Argomento del libro è il popolo Chazaro e in particolare la questione Chazara, cioè la fase in cui, per volere del kagan, il capo politico e religioso, la nazione ha scelto quale religione seguire. Le possibili scelte erano tre: il cristianesimo, l’islam e l’ebraismo, e i tre dizionari del libro sono relativi ognuno a una di queste religioni, presentando così le definizioni delle parole dal punto di vista di ogni gruppo religioso. Quattro parole particolarmente importanti sono riportate in tutti e tre i dizionari (“Ateh”, “chazari”, “kagan” e “polemica chazara”), le altre sono presenti in uno solo dei dizionari. All’interno delle voci in qualche caso sono inseriti dei documenti o dei racconti che arricchiscono la narrazione.

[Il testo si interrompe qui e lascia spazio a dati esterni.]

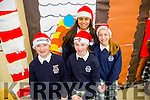 l-r Eimer O'Sullivan, Ciara Samy, Niamh O'Mahony and Arvresha Kastrati. Students at the Presentation Secondary School Santa Hat Day in aid of Ronald McDonald House.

Questa rapida descrizione probabilmente permette di intuire la complessità della struttura del libro, e senza entrare nello specifico degli argomenti narrati possiamo comunque dire che la complessità della forma si rispecchia anche a livello di contenuti.
Nella nota introduttiva l’autore spiega come utilizzare il libro: nonostante proponga qualche metodo, come leggere il dizionario cercando unicamente le parole che interessano, oppure dall’inizio alla fine come un libro normale, o ancora procedendo per terne di parole o personaggi, in definitiva l’autore lascia la massima libertà al lettore esplicitando che il libro può essere letto in qualsiasi modo, muovendosi liberamente tra le voci e senza dovere seguire un particolare ordine.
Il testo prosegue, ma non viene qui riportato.